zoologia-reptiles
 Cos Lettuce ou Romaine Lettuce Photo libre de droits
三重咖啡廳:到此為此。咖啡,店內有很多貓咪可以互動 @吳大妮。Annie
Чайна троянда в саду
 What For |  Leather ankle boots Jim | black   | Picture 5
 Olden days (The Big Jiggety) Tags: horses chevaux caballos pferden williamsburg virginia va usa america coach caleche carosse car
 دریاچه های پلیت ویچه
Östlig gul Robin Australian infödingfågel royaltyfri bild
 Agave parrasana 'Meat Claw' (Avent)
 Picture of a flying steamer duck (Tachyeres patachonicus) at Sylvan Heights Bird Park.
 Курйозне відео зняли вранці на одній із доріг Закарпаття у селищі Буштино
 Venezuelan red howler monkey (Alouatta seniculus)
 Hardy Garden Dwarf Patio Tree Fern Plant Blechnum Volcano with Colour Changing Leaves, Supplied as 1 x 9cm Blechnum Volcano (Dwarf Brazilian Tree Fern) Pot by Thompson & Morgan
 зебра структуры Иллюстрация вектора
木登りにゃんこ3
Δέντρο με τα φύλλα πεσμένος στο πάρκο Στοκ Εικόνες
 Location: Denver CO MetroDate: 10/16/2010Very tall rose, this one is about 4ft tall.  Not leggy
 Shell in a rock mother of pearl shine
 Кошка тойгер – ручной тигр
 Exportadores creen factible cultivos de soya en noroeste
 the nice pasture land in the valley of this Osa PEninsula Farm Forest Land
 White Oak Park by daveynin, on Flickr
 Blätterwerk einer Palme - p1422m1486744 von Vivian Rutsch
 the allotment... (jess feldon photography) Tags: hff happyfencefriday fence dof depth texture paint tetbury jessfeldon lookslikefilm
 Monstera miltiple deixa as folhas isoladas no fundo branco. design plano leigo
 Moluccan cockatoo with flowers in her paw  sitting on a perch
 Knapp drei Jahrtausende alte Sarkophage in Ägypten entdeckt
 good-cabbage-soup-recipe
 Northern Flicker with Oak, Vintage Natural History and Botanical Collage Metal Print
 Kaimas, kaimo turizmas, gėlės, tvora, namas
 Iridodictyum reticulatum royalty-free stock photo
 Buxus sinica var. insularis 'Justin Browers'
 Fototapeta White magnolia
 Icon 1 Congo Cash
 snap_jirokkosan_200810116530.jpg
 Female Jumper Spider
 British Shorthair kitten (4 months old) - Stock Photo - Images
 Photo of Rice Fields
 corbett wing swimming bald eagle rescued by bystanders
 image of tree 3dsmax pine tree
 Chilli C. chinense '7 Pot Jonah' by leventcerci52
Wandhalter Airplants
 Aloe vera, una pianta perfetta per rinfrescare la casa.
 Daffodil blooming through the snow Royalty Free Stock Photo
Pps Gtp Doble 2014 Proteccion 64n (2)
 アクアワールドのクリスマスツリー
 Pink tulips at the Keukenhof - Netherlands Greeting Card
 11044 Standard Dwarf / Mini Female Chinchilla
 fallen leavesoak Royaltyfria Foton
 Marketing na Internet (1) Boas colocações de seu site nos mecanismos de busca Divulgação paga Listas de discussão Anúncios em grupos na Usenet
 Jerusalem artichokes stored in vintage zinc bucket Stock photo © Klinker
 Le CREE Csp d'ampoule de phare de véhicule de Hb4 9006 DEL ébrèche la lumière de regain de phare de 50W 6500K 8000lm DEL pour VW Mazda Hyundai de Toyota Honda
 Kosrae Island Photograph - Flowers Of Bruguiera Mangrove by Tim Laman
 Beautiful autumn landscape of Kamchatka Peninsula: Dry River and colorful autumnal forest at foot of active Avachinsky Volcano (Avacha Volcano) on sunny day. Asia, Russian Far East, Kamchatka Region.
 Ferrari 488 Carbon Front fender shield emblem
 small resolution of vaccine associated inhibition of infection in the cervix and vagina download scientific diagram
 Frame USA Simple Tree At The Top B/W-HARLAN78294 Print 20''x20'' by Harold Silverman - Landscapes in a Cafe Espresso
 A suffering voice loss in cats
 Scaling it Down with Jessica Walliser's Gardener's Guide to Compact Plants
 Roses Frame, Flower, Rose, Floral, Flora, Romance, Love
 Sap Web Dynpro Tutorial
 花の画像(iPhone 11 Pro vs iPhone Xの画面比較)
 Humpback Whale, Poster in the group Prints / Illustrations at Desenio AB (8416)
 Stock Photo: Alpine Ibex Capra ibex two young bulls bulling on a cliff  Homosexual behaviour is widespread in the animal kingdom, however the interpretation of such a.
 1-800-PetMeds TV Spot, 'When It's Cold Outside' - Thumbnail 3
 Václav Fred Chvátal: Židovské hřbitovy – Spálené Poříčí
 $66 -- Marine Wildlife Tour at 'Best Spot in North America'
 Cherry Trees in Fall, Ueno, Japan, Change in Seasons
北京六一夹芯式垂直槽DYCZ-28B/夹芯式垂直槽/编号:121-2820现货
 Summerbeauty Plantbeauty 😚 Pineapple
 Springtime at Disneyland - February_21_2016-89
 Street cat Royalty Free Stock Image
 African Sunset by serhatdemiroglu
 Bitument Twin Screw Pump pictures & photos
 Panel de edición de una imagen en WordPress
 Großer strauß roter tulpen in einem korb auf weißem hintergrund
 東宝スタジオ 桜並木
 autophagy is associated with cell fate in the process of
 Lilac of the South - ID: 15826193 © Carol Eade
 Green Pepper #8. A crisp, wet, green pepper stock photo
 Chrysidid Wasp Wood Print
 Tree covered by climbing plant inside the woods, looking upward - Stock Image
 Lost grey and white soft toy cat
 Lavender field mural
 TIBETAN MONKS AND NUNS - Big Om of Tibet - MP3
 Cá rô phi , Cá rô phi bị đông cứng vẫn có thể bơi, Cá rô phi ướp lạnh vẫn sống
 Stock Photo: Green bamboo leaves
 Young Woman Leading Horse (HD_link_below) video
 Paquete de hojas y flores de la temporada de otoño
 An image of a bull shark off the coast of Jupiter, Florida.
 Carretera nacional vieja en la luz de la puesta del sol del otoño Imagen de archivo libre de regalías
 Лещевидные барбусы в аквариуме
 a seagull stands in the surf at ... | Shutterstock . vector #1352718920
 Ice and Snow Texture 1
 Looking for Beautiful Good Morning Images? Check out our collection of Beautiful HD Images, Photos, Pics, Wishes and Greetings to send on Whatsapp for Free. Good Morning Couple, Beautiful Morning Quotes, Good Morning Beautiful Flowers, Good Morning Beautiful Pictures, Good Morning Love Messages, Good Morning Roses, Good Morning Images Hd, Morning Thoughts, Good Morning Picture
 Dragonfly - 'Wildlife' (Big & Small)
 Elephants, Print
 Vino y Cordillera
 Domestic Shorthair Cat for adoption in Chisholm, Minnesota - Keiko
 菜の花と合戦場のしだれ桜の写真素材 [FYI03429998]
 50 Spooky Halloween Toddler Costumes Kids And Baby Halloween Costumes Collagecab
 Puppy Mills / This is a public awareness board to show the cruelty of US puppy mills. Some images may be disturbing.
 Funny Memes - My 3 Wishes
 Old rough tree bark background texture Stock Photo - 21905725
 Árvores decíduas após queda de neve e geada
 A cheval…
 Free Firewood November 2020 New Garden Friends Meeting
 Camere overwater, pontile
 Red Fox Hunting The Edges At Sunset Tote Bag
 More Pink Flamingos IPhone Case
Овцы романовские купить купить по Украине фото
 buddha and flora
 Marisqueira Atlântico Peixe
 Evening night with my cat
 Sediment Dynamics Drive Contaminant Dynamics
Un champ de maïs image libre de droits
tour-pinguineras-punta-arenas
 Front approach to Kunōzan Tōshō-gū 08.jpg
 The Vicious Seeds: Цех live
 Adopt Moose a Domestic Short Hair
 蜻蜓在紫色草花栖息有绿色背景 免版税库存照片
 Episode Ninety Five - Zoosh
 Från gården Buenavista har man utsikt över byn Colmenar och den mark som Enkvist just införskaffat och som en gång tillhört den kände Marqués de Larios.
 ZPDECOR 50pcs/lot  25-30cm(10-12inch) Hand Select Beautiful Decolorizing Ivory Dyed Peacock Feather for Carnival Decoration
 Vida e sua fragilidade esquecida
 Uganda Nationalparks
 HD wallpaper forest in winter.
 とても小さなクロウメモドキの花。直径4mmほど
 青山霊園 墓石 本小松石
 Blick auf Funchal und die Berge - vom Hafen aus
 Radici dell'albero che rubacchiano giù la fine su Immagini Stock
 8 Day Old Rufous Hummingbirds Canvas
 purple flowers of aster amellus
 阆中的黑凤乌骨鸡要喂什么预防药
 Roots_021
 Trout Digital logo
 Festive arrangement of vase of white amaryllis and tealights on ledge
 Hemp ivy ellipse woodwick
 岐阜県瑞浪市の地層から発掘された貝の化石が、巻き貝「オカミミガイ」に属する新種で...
==================================================
Activity
Nothing but the exact lines from the start of the material through the line holding "Venezuelan red howler", both included, belongs in the answer.

Output below
zoologia-reptiles
 Cos Lettuce ou Romaine Lettuce Photo libre de droits
三重咖啡廳:到此為此。咖啡,店內有很多貓咪可以互動 @吳大妮。Annie
Чайна троянда в саду
 What For |  Leather ankle boots Jim | black   | Picture 5
 Olden days (The Big Jiggety) Tags: horses chevaux caballos pferden williamsburg virginia va usa america coach caleche carosse car
 دریاچه های پلیت ویچه
Östlig gul Robin Australian infödingfågel royaltyfri bild
 Agave parrasana 'Meat Claw' (Avent)
 Picture of a flying steamer duck (Tachyeres patachonicus) at Sylvan Heights Bird Park.
 Курйозне відео зняли вранці на одній із доріг Закарпаття у селищі Буштино
 Venezuelan red howler monkey (Alouatta seniculus)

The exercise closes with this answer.